Entscheidungsstichwort (Thema)

Wohnungseigentumssache: Sonderumlage bei sog. "steckengebliebenem Bau"

 

Verfahrensgang

LG Nürnberg-Fürth (Entscheidung vom 26.11.1997; Aktenzeichen 14 T 92/97)

AG Erlangen (Entscheidung vom 04.11.1996; Aktenzeichen 1 UR II 18/96)

 

Tenor

I. Die sofortige weitere Beschwerde der Antragstellerin gegen den Beschluß des Landgerichts Nürnberg-Fürth vom 26. November 1997 wird zurückgewiesen.

II. Die Antragstellerin hat die gerichtlichen und außergerichtlichen Kosten des Rechtsbeschwerdeverfahrens zu tragen.

III. Der Geschäftswert wird für alle Rechtszüge auf 100 000 DM festgesetzt. Die Geschäftswertfestsetzung durch das Amtsgericht und das Landgericht werden entsprechend abgeändert.

 

Gründe

I.

Die Antragstellerin und die Antragsgegner sind die Wohnungseigentümer einer Wohnanlage; der weitere Beteiligte ist Verwalter.

Mit zwischenzeitlich bestandskräftigem Beschluß (TOP 3) vom 26.2.1996 beschlossen die Wohnungseigentümer den infolge des wirtschaftlichen Zusammenbruchs des Bauträgers steckengebliebenen Bau fertigzustellen. Außerdem (TOP 5) beschlossen sie, für die Fertigstellung der Wohnanlage eine Sonderumlage in Höhe von 350 000 DM zu erheben, wobei jeder Wohnungseigentümer pro Tausendstel Miteigentumsanteil 350 DM zahlen soll.

Die Antragstellerin hat beantragt, den Eigentümerbeschluß zu TOP 5 für ungültig zu erklären. Das Amtsgericht hat mit Beschluß vom 14.11.1996 den Antrag abgewiesen. Am 26.11.1997 hat das Landgericht die sofortige Beschwerde zurückgewiesen. Hiergegen richtet sich die sofortige weitere Beschwerde der Antragstellerin.

II.

Das Rechtsmittel hat keinen Erfolg.

1. Das Landgericht hat ausgeführt:

Der angefochtene Eigentümerbeschluß sei nicht zu beanstanden. Der Beschlußgegenstand sei im Einladungsschreiben genügend bezeichnet gewesen, indem dort ausgeführt worden sei: „Beschlußfassung über die Zahlungsweise der Fertigstellungskosten”. Die Wohnungseigentümer seien von der Verwalterin auch genügend darüber informiert worden, mit Kosten in welcher Größenordnung zu rechnen sei; der Einladung zur Eigentümerversammlung sei nämlich die Aufstellung des Architekten F. über die voraussichtlichen Kosten der Fertigstellung beigefügt worden. Der Kostenvoranschlag habe einen Betrag von ca. 435 000 DM ausgewiesen. Nicht entscheidungserheblich sei der Einwand der Antragstellerin, ihr fehle die Kontrollmöglichkeit über die Verwendung der von ihr anteilig zu entrichtenden Gelder. Über konkrete Fertigstellungsmaßnahmen sei nämlich erst am 26.4.1996 beschlossen worden. Die Antragstellerin habe auch diese Beschlüsse angefochten. Die entsprechenden Verfahren seien jedoch für die vorliegende Entscheidung ohne Bedeutung.

## [Datenauszug]
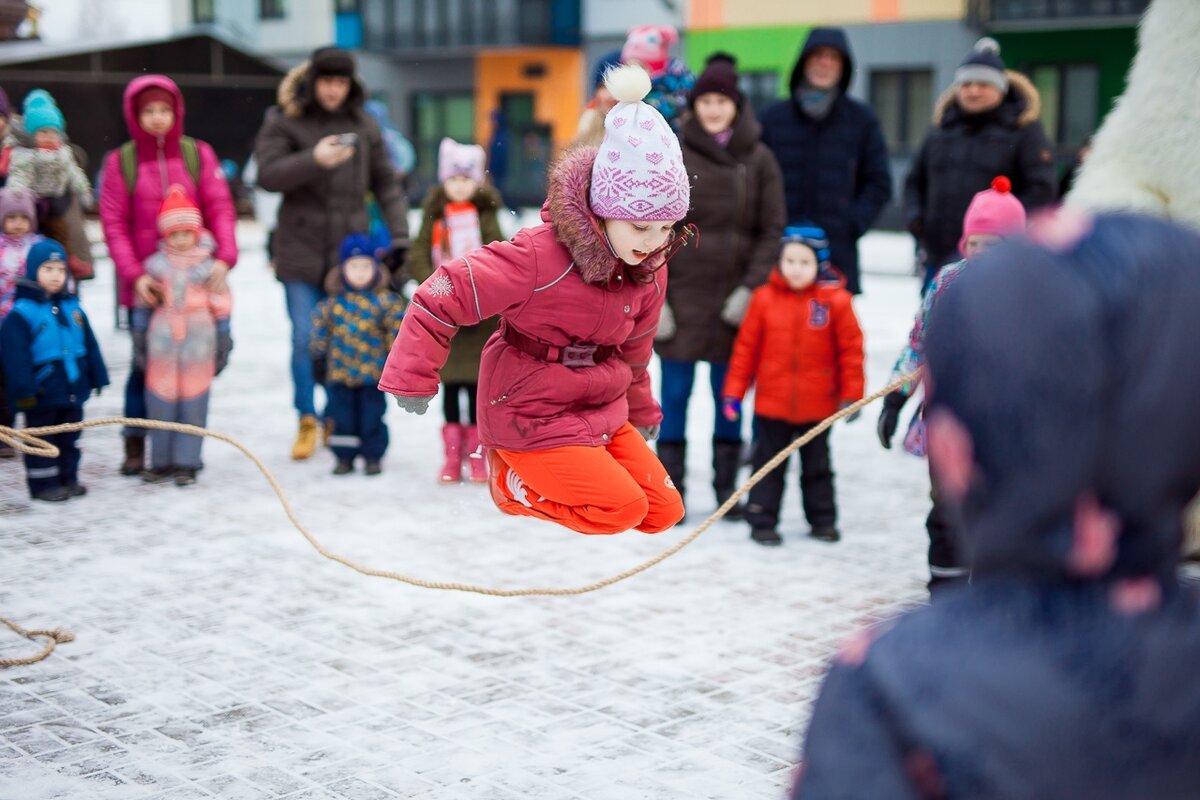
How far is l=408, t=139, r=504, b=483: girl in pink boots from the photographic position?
7746 millimetres

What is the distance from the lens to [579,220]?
3793 mm

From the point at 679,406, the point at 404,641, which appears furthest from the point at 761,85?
the point at 404,641

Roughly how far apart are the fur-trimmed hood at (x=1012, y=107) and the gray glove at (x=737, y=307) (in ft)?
4.66

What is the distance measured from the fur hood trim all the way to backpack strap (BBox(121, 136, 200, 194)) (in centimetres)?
468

## [Ihre Aufgaben]
(a) Übersetzen Sie aus dem Text zur Sonderumlage den Satz „Die Antragstellerin und die Antragsgegner sind die Wohnungseigentümer einer Wohnanlage; der weitere Beteiligte ist Verwalter.“ ins Englische.
(b) Entnehmen Sie dem Text zur Sonderumlage wortgetreu die Stelle, die mit „Entscheidungsstichwort (Thema)“ beginnt und sich bis einschließlich „14 T 92/97)“ erstreckt.
Die Einträge stammen aus einer anderen Quelle.

## [Gelöste Aufgaben]
(a) The petitioner and the respondents are the unit owners of a residential complex; the other party involved is the property manager.

(b)
Entscheidungsstichwort (Thema)

Wohnungseigentumssache: Sonderumlage bei sog. "steckengebliebenem Bau"

 

Verfahrensgang

LG Nürnberg-Fürth (Entscheidung vom 26.11.1997; Aktenzeichen 14 T 92/97)